5) Optional Extra Credit:

      a) I am happy to give extra credit for attending special lectures and other events that are related to our class topics. I will announce many of these opportunities in class and I      encourage you to take advantage of as many campus and community events as possible. In order to receive extra credit you will need to write a half page summary of what the event entailed and how it contributed to your perspectives on our class.

      b) By the fifth class, find a newspaper article connected to some of the concepts we have examined over the semester. Bring the article to class, and briefly describe and analyze it for the group’s benefit. Occasionally, I will present news articles for discussion in class.




1. These two books are available online through the SFU library or you can purchase paperback copies. 

        - Sergio Sismondo, An Introduction to Science and Technology Studies. London: Blackwell Publishers. Second Edition, 2010. 

*SFU library only has 3 digital copies:

        - Michael J. Hathaway, What a Mushroom Lives For: Matsutake and the Worlds They Make. Princeton: Princeton University Press. 2023.

2. I will bring copies of the articles or make them available in the library. These readings are listed in bold face on the course schedule.

3. I recommend that you listen to some podcasts that examine science from a critical perspective. One place to find relevant talks is the Havens Center at the University of Madison, Wisconsin. Below are links to three talks:

Michael Lynch: "DNA Testing, Fingerprinting, and the Credibility of Expert Evidence"
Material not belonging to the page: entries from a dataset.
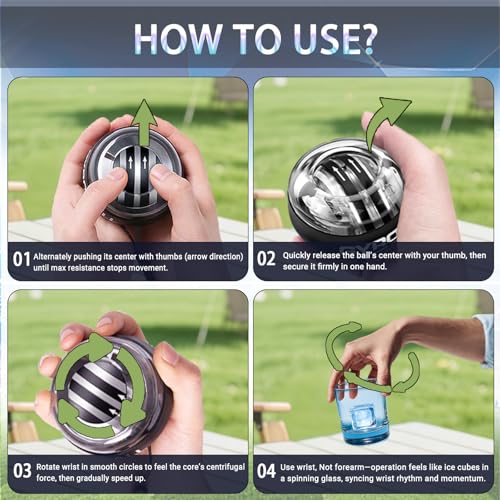 HOW TO USE?

01 Alternately pushing its center with thumbs (arrow direction) until max resistance stops movement.

02 Quickly release the ball's center with your thumb, then secure it firmly in one hand.

03 Rotate wrist in smooth circles to feel the core's centrifugal force, then gradually speed up.

04 Use wrist, Not forearm—operation feels like ice cubes in a spinning glass, syncing wrist rhythm and momentum.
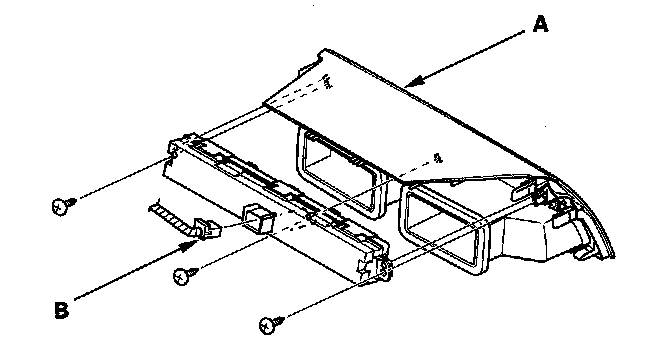 A

B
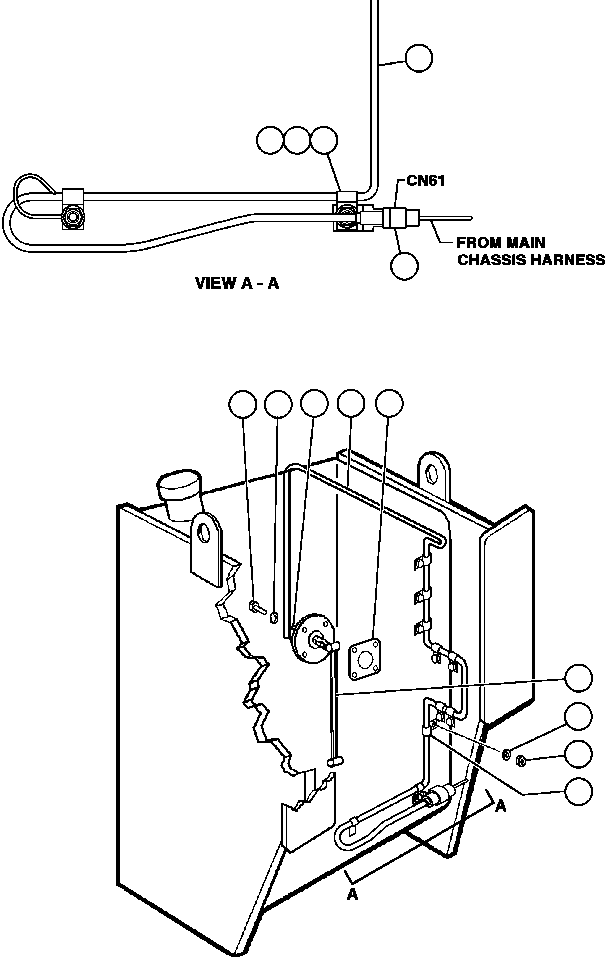 CN61

FROM MAIN CHASSIS HARNESS

VIEW A - A

A

A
Sandra Harding: "Science and Multiple Modernities"

Emily Martin: "Transcribing Emotions in Everyday Life"


Registrar Notes:


SFU’s Academic Integrity website is filled with information on what is meant by academic dishonesty, where you can find resources to help with your studies and the consequences of cheating. Check out the site for more information and videos that help explain the issues in plain English.

Each student is responsible for his or her conduct as it affects the university community. Academic dishonesty, in whatever form, is ultimately destructive of the values of the university. Furthermore, it is unfair and discouraging to the majority of students who pursue their studies honestly. Scholarly integrity is required of all members of the university.